3. When is ERCP indicated in gallstone pancreatitis and why is it not indicated for severe pancreatitis alone?
ERCP is indicated in gallstone pancreatitis with concurrent biliary obstruction causing cholangitis — urgent ERCP within 24 hours is recommended to relieve obstruction and control sepsis. It is also indicated if there is persistent common bile duct obstruction without clinical resolution. It is NOT indicated simply because pancreatitis is predicted to be severe. The PYTHON trial showed that urgent ERCP in predicted severe gallstone pancreatitis without cholangitis conferred no benefit over conservative management in terms of complications or mortality. In severe gallstone pancreatitis, the impacted stone has usually passed or become dislodged by the time ERCP would be performed, and the dominant pathology is established systemic inflammation rather than ongoing biliary obstruction. Performing ERCP carries procedure-related risks (post-ERCP pancreatitis, perforation, bleeding) without benefit in this context.
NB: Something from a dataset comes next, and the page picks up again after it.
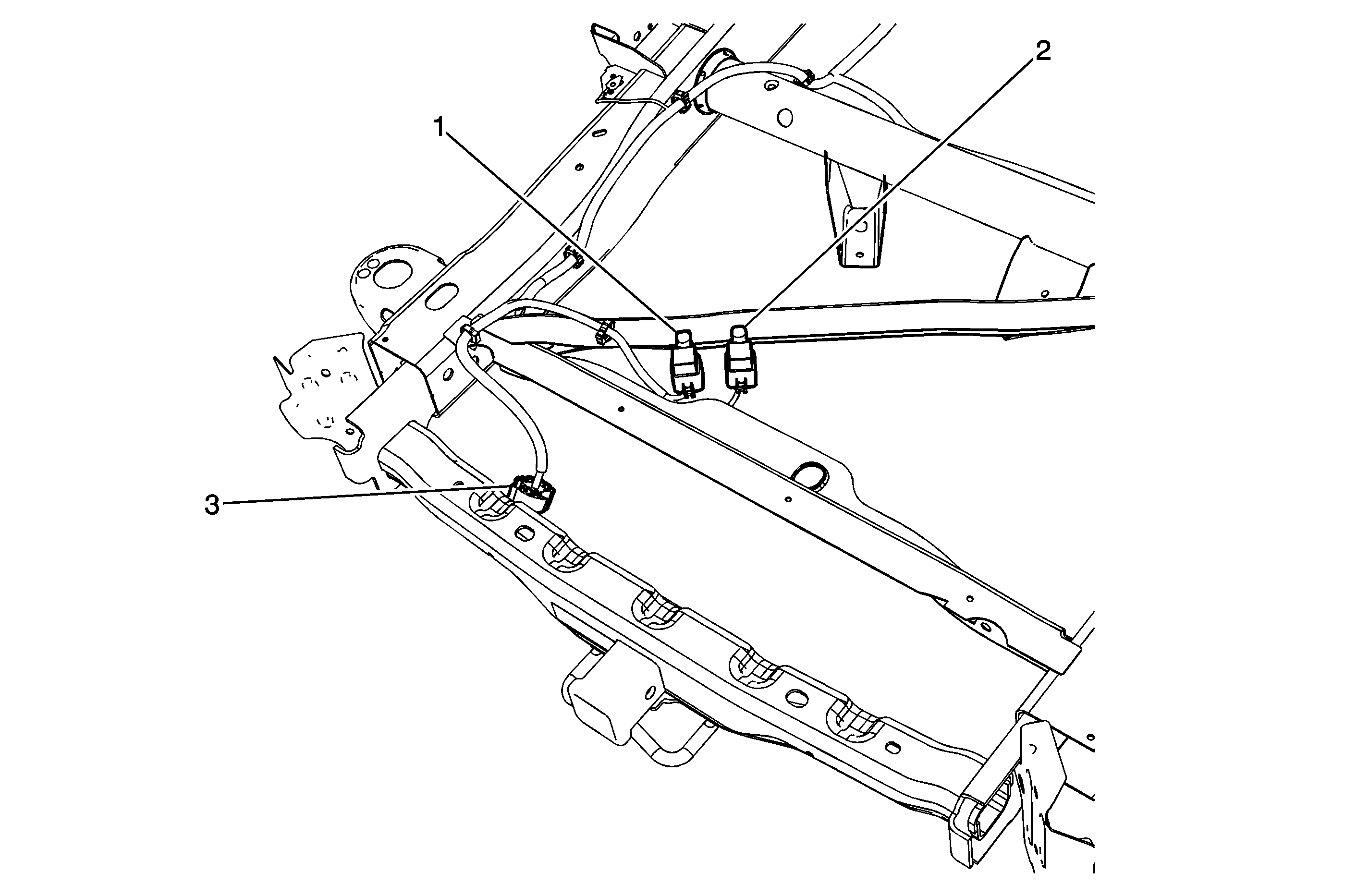 1
2
3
Cholecystectomy should be planned after recovery to prevent recurrence, ideally during the same admission for mild-moderate pancreatitis.
4. A patient with confirmed infected necrotising pancreatitis at week 4 is haemodynamically stable. What is the management approach?
Infected pancreatic necrosis requires intervention, but the approach has shifted from early open surgery to a step-up strategy (PANTER trial). Step one: broad-spectrum antibiotics that penetrate pancreatic necrosis — carbapenems (meropenem) have good tissue penetration and should cover gram-negative and gram-positive organisms; add antifungal cover (fluconazole or anidulafungin) if fungal superinfection is suspected. Step two: minimally invasive drainage — percutaneous CT-guided drainage or endoscopic transmural drainage via a lumenapposing metal stent (LAMS) through the stomach or duodenal wall into the walled-off necrosis. If drainage alone is insufficient (persistent sepsis, non-resolving collections): step three: video-assisted retroperitoneal debridement (VARD) or endoscopic necrosectomy under direct visualisation. Open surgery is a last resort. The key principle is that intervention should be deferred until the necrosis is walled off and mature (≥4 weeks from onset), as early surgery on immature necrosis carries very high mortality. With this patient at week 4 and haemodynamically stable, a step-up approach beginning with drainage is appropriate.